Lines holding the string "site" in the listing below are to be copied.
== Segment start ==
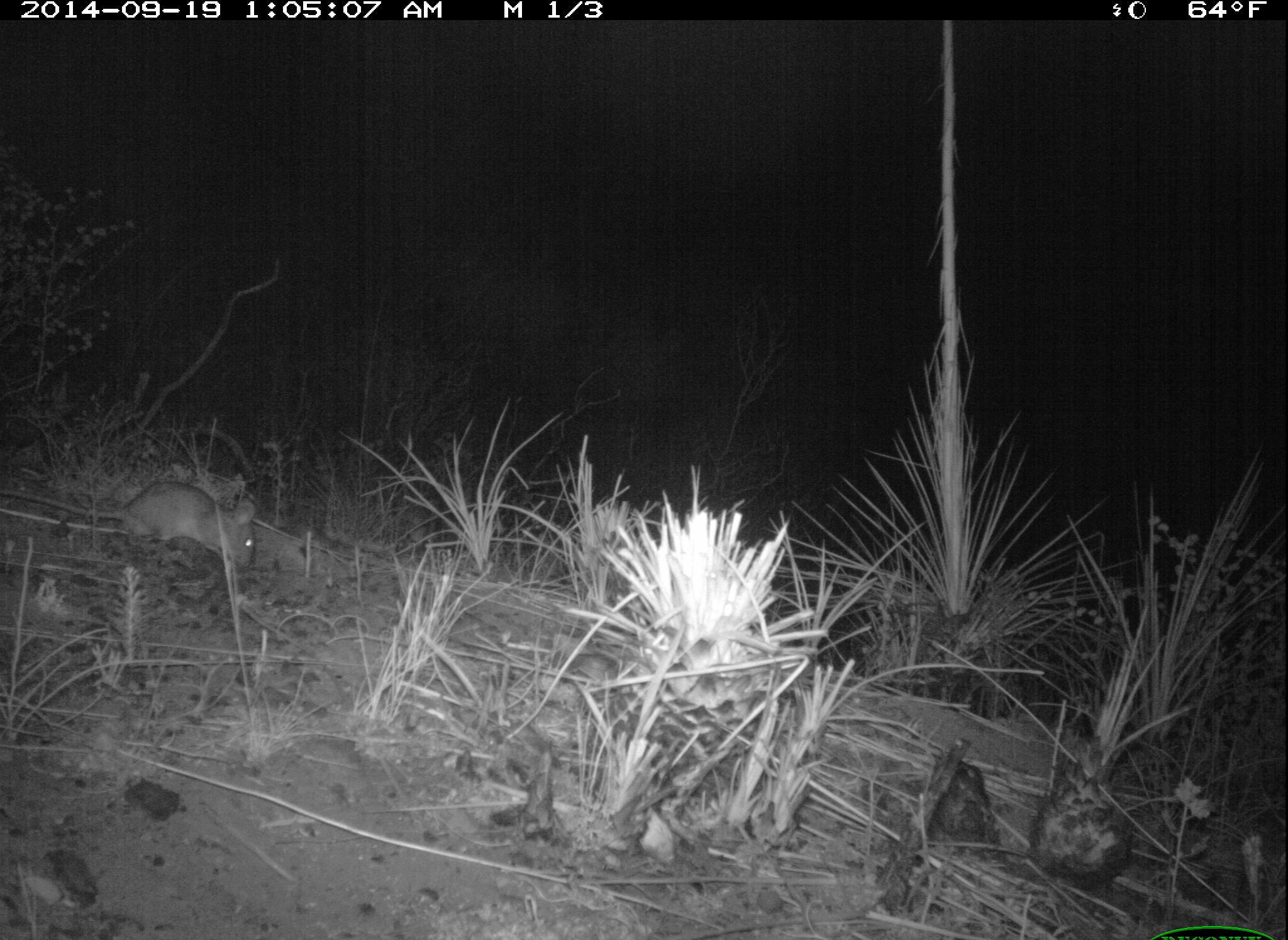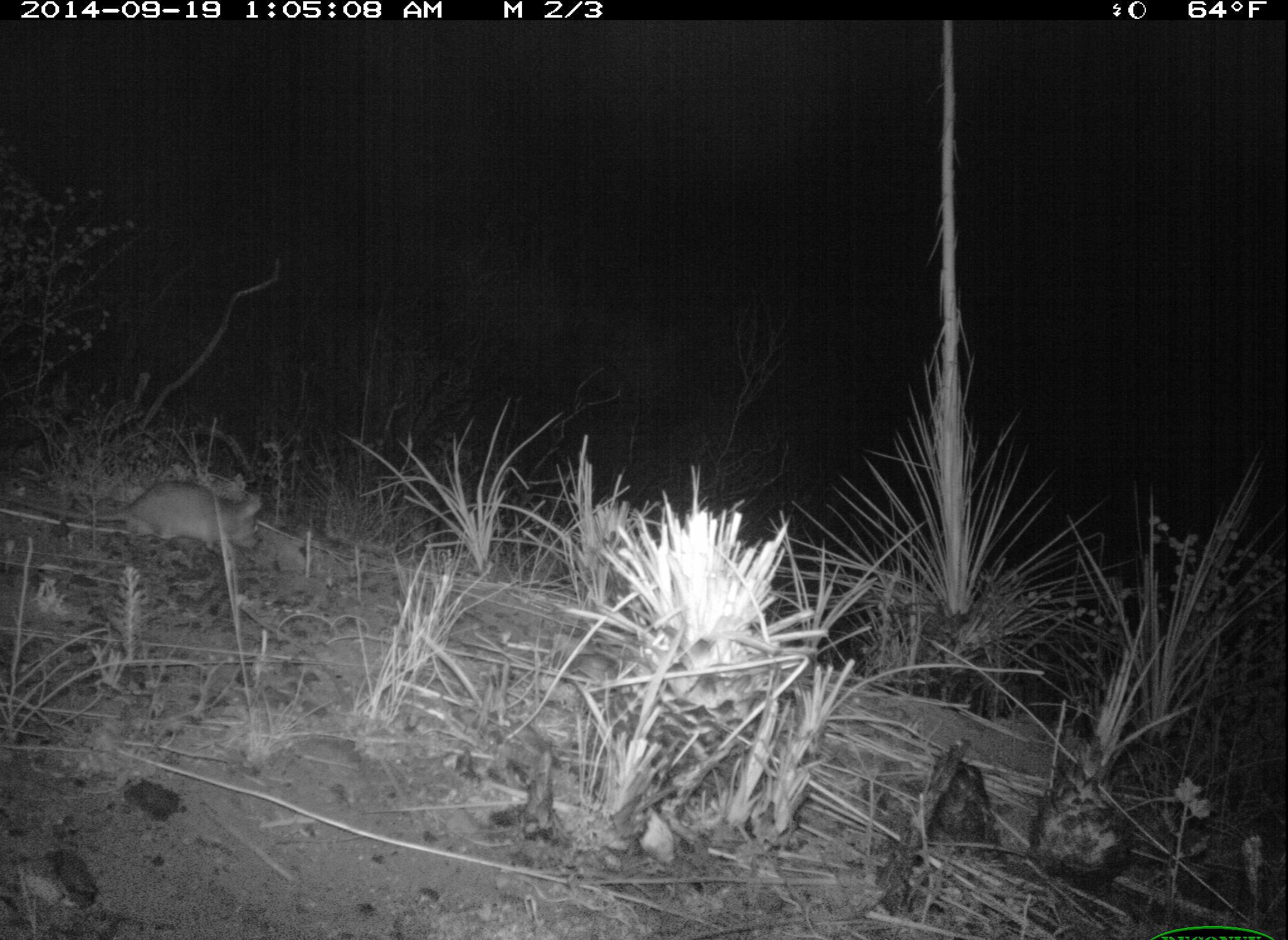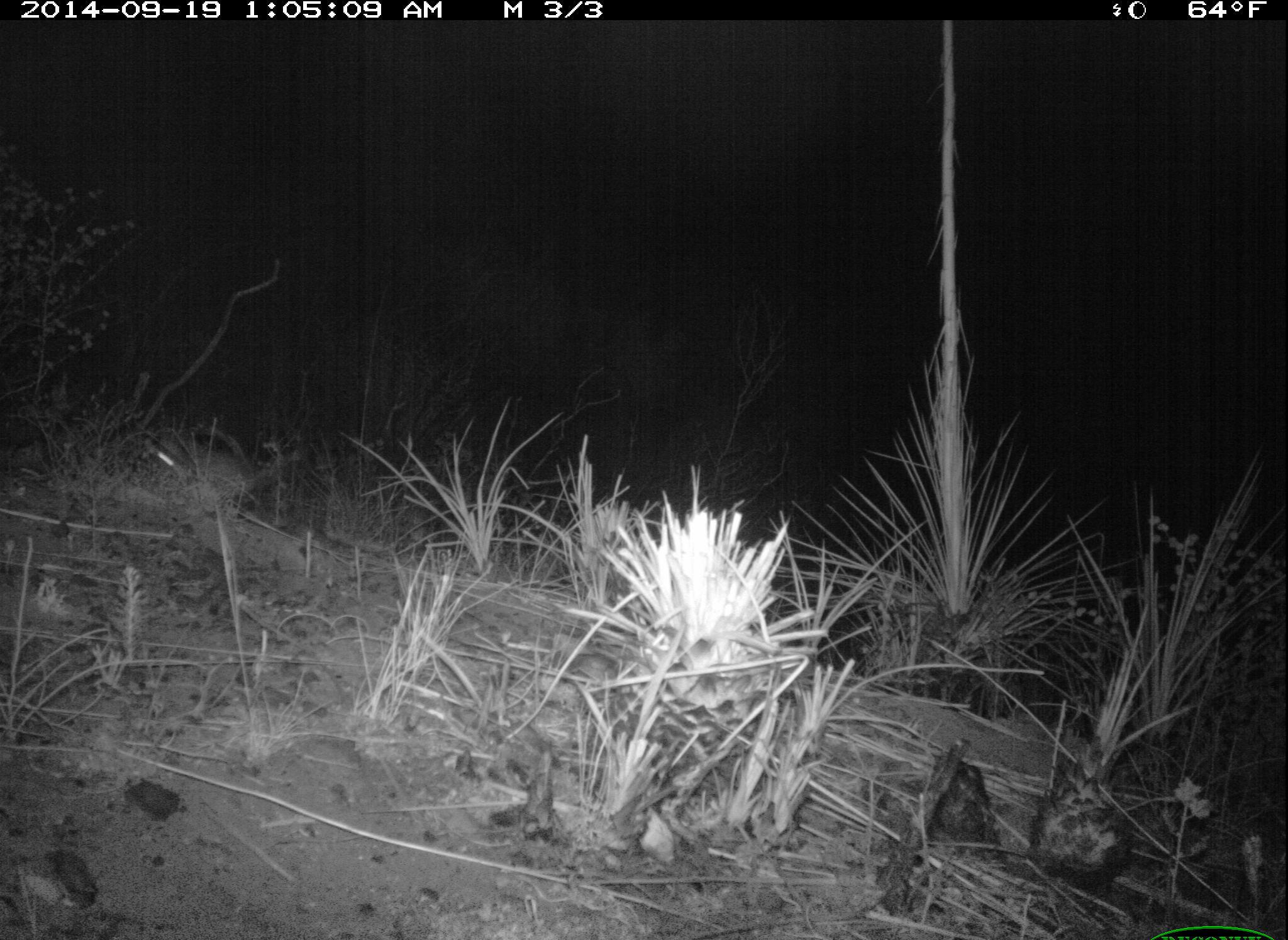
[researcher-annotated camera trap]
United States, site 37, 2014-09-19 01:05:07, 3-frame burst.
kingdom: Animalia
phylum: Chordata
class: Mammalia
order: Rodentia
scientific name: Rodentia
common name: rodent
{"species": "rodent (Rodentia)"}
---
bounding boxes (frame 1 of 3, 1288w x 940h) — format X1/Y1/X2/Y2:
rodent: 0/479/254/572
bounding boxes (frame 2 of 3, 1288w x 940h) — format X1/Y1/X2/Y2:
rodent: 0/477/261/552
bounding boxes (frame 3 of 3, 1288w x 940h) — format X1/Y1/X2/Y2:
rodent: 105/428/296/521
== Segment end ==
== Segment start ==
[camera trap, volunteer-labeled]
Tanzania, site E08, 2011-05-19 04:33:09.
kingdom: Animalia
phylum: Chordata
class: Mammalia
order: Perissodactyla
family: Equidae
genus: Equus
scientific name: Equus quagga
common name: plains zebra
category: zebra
== Segment end ==
Output for this exercise:
United States, site 37, 2014-09-19 01:05:07, 3-frame burst.
Tanzania, site E08, 2011-05-19 04:33:09.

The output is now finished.